- Problem to work on -
Show each line in the data below that contains the word "items".
━━ Data for the task ━━
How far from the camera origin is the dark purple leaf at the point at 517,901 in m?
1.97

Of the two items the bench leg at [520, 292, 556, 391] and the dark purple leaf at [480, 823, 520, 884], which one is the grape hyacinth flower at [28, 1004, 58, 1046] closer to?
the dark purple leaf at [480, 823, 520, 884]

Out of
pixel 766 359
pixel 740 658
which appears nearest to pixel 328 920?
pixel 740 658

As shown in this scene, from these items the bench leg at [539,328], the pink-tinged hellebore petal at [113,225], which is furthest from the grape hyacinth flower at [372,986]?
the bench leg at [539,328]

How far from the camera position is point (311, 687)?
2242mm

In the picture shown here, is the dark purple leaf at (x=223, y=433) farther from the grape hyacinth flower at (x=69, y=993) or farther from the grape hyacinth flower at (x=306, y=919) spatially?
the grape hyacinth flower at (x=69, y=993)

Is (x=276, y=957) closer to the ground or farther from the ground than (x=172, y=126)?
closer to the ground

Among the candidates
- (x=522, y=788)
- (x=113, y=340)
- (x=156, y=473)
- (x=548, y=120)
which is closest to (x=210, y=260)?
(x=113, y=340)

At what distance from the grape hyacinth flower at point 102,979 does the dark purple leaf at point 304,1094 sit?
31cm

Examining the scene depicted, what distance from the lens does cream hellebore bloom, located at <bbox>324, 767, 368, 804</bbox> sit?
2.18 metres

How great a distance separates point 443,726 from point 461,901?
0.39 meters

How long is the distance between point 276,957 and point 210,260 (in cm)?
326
━━━
━━ Data for the task ━━
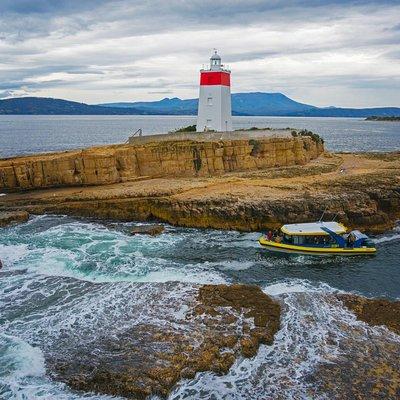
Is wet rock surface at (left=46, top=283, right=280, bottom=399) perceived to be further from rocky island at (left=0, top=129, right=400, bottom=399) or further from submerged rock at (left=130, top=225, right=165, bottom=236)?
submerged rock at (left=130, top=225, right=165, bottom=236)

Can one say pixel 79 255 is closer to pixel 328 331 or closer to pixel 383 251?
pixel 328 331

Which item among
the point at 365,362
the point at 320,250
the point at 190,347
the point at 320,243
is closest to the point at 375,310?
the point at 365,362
━━━
- Exercise answer -
Of the two items the bench leg at [520, 292, 556, 391] and the dark purple leaf at [480, 823, 520, 884], which one is the grape hyacinth flower at [28, 1004, 58, 1046] closer to?
As shown in this scene, from these items the bench leg at [539,328], the pink-tinged hellebore petal at [113,225], which is furthest from the grape hyacinth flower at [372,986]?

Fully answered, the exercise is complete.